(DATA FOR PROCESSING)

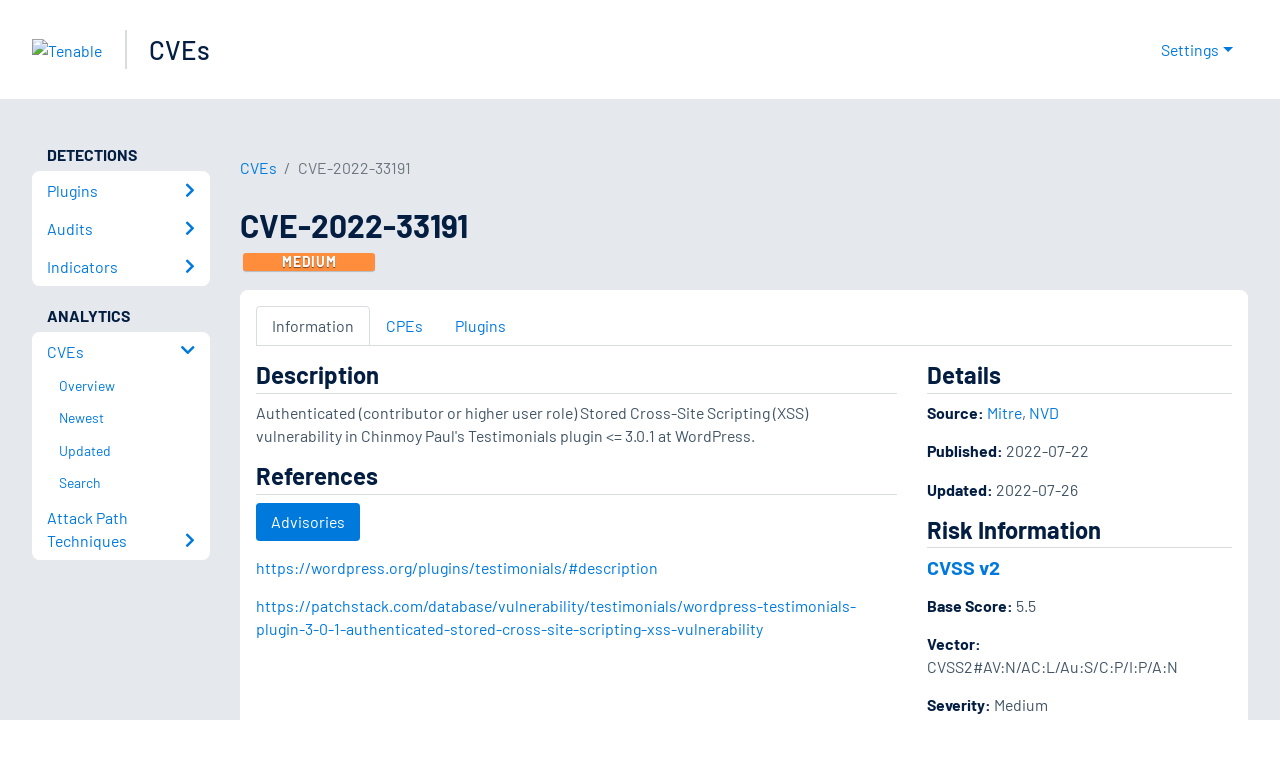

--- FILE ---
content_type: application/x-javascript; charset=UTF-8
request_url: https://trackingapi.trendemon.com/api/experience/personal-stream?AccountId=2110&ClientUrl=https%3A%2F%2Fwww.tenable.com%2Fcve%2FCVE-2022-33191%3Futm_source%3Dfeedly&MarketingAutomationCookie=&ExcludedStreamsJson=%5B%5D&callback=jsonp785788&vid=2110:17685932704599431
body_size: -64
content:
jsonp785788(null)

--- FILE ---
content_type: application/x-javascript; charset=UTF-8
request_url: https://trackingapi.trendemon.com/api/Identity/me?accountId=2110&DomainCookie=17685932704599431&fingerPrint=cd6156e959afb7f71e12407d11bda856&callback=jsonp538336&vid=
body_size: 275
content:
jsonp538336({"VisitorUid":"-3212731816072384121","VisitorInternalId":"2110:17685932704599431"})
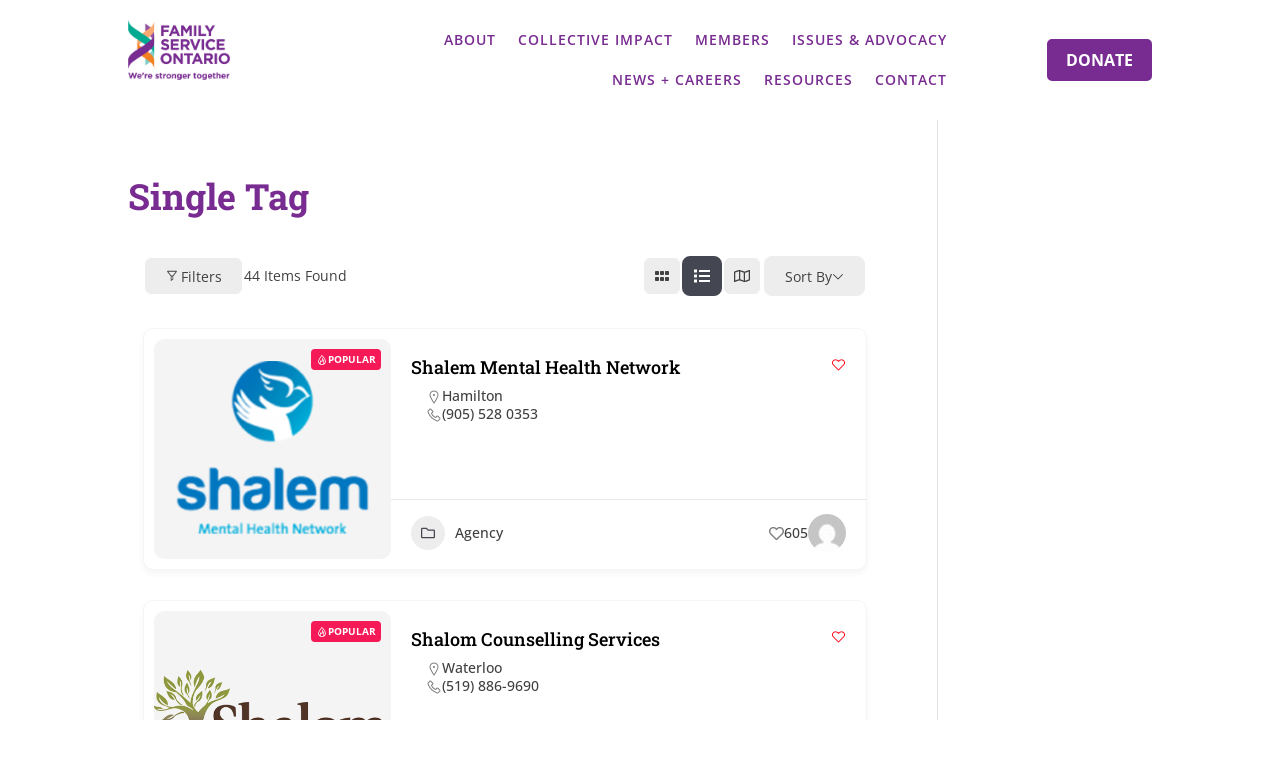

--- FILE ---
content_type: text/css
request_url: https://familyserviceontario.org/wp-content/et-cache/169/et-divi-dynamic-tb-237-tb-226-169-late.css?ver=1768926923
body_size: 683
content:
@font-face{font-family:ETmodules;font-display:block;src:url(//familyserviceontario.org/wp-content/themes/Divi/core/admin/fonts/modules/social/modules.eot);src:url(//familyserviceontario.org/wp-content/themes/Divi/core/admin/fonts/modules/social/modules.eot?#iefix) format("embedded-opentype"),url(//familyserviceontario.org/wp-content/themes/Divi/core/admin/fonts/modules/social/modules.woff) format("woff"),url(//familyserviceontario.org/wp-content/themes/Divi/core/admin/fonts/modules/social/modules.ttf) format("truetype"),url(//familyserviceontario.org/wp-content/themes/Divi/core/admin/fonts/modules/social/modules.svg#ETmodules) format("svg");font-weight:400;font-style:normal}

(End DATA FOR PROCESSING)

> [PROBLEM REQUIREMENTS]: Please retype exactly the lines from the one containing "jsonp785788(null)" through the last line of the records, both included, leaving out every picture.

> [EXPECTED ANSWER]:
jsonp785788(null)

--- FILE ---
content_type: application/x-javascript; charset=UTF-8
request_url: https://trackingapi.trendemon.com/api/Identity/me?accountId=2110&DomainCookie=17685932704599431&fingerPrint=cd6156e959afb7f71e12407d11bda856&callback=jsonp538336&vid=
body_size: 275
content:
jsonp538336({"VisitorUid":"-3212731816072384121","VisitorInternalId":"2110:17685932704599431"})

--- FILE ---
content_type: text/css
request_url: https://familyserviceontario.org/wp-content/et-cache/169/et-divi-dynamic-tb-237-tb-226-169-late.css?ver=1768926923
body_size: 683
content:
@font-face{font-family:ETmodules;font-display:block;src:url(//familyserviceontario.org/wp-content/themes/Divi/core/admin/fonts/modules/social/modules.eot);src:url(//familyserviceontario.org/wp-content/themes/Divi/core/admin/fonts/modules/social/modules.eot?#iefix) format("embedded-opentype"),url(//familyserviceontario.org/wp-content/themes/Divi/core/admin/fonts/modules/social/modules.woff) format("woff"),url(//familyserviceontario.org/wp-content/themes/Divi/core/admin/fonts/modules/social/modules.ttf) format("truetype"),url(//familyserviceontario.org/wp-content/themes/Divi/core/admin/fonts/modules/social/modules.svg#ETmodules) format("svg");font-weight:400;font-style:normal}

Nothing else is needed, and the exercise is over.